Shadrack Mwadime, Kenya’s principal secretary for labour and skills development.

 

“Now that we have the private sector-led dual system, I believe that when we market Kenya to the world, investors will come. The kind of skills they are looking for will be provided by our institutions, and Kenya will therefore be a conducive environment for investment.”

The stakes are high not only for Kenya but for the continent. According to Anirban Bhowmik, Director for Central, East, and Southern Africa at Swisscontact, Africa faces an unprecedented employment challenge.

“Across the continent, nearly 20 million young Africans join the workforce annually. Every year, more than one million young people enter Kenya’s labour market.”

“But our economy is only able to absorb 300,000. And I’m making reference to both the public and the private sector. The public sector absorbs about 200,000. Then the private sector is only able to absorb 100,000. So we are going back to the drawing board, and we are serious about this. We want to crack our brains and find out where the problem is. How come 700,000 young people slip through our fingers? They are unable to secure employment.” Kenya’slabour and skills development principal secretary painted a stark picture of Kenya’s labour market.

Mr. Bhowmik warned that the issue goes far beyond labour statistics.

“The 2026 Africa Youth Employment Outlook underscores the unprecedented scale of job creation required. Youth unemployment is not merely a labour statistic. It puts lives, families, and communities at risk; it is the biggest barrier to prosperity and a significant contributor to social instability. Governments cannot hire their way out of this challenge. Development partners cannot fund their way out of it. Only thriving enterprises can create durable employment. Investors follow skills, productivity and reliability.”

Development partners say the solution lies in aligning training more closely with industry needs. Mirko Giulietti, Switzerland’s ambassador to Kenya, Eritrea, Rwanda, Somalia, and Burundi, said private sector leadership is essential.

“In Switzerland, roughly two-thirds of young people choose an apprenticeship over a university pathway after completing compulsory schooling. They spend three to four days a week learning on the job inside a real company and one to two days in a vocational school. They are employed, they are paid, and by 18 or 19, they hold a nationally recognised qualification. The result is a youth unemployment rate of 8.8 per cent, compared with 16.6 per cent across the European Union.”

The programme draws inspiration from Switzerland’s dual vocational training model, adapted locally through the PropelA initiative implemented by Swisscontact. The pilot programme, developed in partnership with industry and NITA, focuses on trades critical to Kenya’s infrastructure expansion, including electrical installation and plumbing.

The programme aims to address a striking paradox in Kenya’s economy. Even as the country expands infrastructure across transport, housing, and agriculture, technical skills remain scarce.
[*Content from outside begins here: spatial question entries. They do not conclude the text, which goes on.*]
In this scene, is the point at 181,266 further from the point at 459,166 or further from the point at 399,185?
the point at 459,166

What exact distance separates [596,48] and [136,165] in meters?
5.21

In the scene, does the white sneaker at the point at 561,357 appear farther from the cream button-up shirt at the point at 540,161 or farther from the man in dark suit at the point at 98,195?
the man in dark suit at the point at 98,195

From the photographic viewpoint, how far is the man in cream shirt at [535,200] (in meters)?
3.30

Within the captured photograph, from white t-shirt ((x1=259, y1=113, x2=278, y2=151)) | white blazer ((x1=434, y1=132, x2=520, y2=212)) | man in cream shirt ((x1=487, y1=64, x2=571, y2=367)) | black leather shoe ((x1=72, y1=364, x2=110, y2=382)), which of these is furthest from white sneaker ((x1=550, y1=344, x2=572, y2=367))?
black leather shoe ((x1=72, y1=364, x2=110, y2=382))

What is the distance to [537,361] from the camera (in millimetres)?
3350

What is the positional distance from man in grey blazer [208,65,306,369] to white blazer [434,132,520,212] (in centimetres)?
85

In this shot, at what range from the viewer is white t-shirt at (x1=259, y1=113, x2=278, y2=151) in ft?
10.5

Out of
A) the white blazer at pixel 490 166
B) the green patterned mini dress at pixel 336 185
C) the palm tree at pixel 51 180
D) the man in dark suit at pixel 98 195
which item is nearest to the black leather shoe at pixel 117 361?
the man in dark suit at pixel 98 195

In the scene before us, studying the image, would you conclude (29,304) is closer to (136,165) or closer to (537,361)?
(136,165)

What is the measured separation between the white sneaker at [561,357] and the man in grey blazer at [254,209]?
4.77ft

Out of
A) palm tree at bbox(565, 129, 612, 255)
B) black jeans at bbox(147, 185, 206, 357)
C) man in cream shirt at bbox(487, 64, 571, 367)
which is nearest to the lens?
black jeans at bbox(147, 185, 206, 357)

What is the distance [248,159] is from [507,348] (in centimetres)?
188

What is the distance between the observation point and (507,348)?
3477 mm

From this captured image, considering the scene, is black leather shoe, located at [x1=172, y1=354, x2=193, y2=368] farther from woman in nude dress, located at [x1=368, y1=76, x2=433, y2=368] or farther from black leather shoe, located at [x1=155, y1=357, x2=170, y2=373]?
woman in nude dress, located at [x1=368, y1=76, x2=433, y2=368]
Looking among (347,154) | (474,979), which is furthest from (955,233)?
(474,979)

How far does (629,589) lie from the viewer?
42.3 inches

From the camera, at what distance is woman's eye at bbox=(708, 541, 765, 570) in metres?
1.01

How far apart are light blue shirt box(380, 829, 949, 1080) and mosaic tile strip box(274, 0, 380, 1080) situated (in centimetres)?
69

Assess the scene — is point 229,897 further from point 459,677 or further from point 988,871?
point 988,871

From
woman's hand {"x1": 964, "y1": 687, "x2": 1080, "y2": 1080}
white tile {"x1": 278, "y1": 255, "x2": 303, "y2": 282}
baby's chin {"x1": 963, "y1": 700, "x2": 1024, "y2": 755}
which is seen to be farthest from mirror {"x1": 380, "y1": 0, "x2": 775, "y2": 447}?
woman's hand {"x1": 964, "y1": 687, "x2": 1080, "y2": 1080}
The construction sector alone is valued at more than KES 2 trillion, yet Kenya has only 2,000 certified plumbers, masons, and painters compared with 5,000 engineers.

Across the wider economy, 55 percent of informal-sector firms report difficulty finding skilled workers, according to the Ministry of Labour. For Sharon Mosin, Swisscontact’s country director in Kenya, the core problem lies in the disconnect between education systems and the labour market.

“Our education and training systems have expanded access significantly, but expansion has not always translated into relevance. Employers consistently report difficulty finding job-ready candidates, while graduates struggle to find work. This is not because young people lack potential; it is because the skills demanded by a rapidly evolving economy are not always aligned with what is being taught.”

Industry groups say their participation in curriculum design is key. Joyce Njogu, Head of Consulting and Sustainability at the Kenya Association of Manufacturers, said businesses are increasingly involved in shaping national skills policies.

“KAM has supported the development and rollout of several employer-informed dual training curricula that are currently in use within the manufacturing sector. In addition, KAM contributes to the National Dual Training Committee and the Sector Skills Committees under the Ministry of Labour. These platforms allow industry perspectives to inform national skills policies and standards.”

For Kenya, the hope is that placing employers at the centre of training will narrow the gap between education and work and perhaps offer a model for other African countries searching for solutions to the continent’s growing youth employment crisis.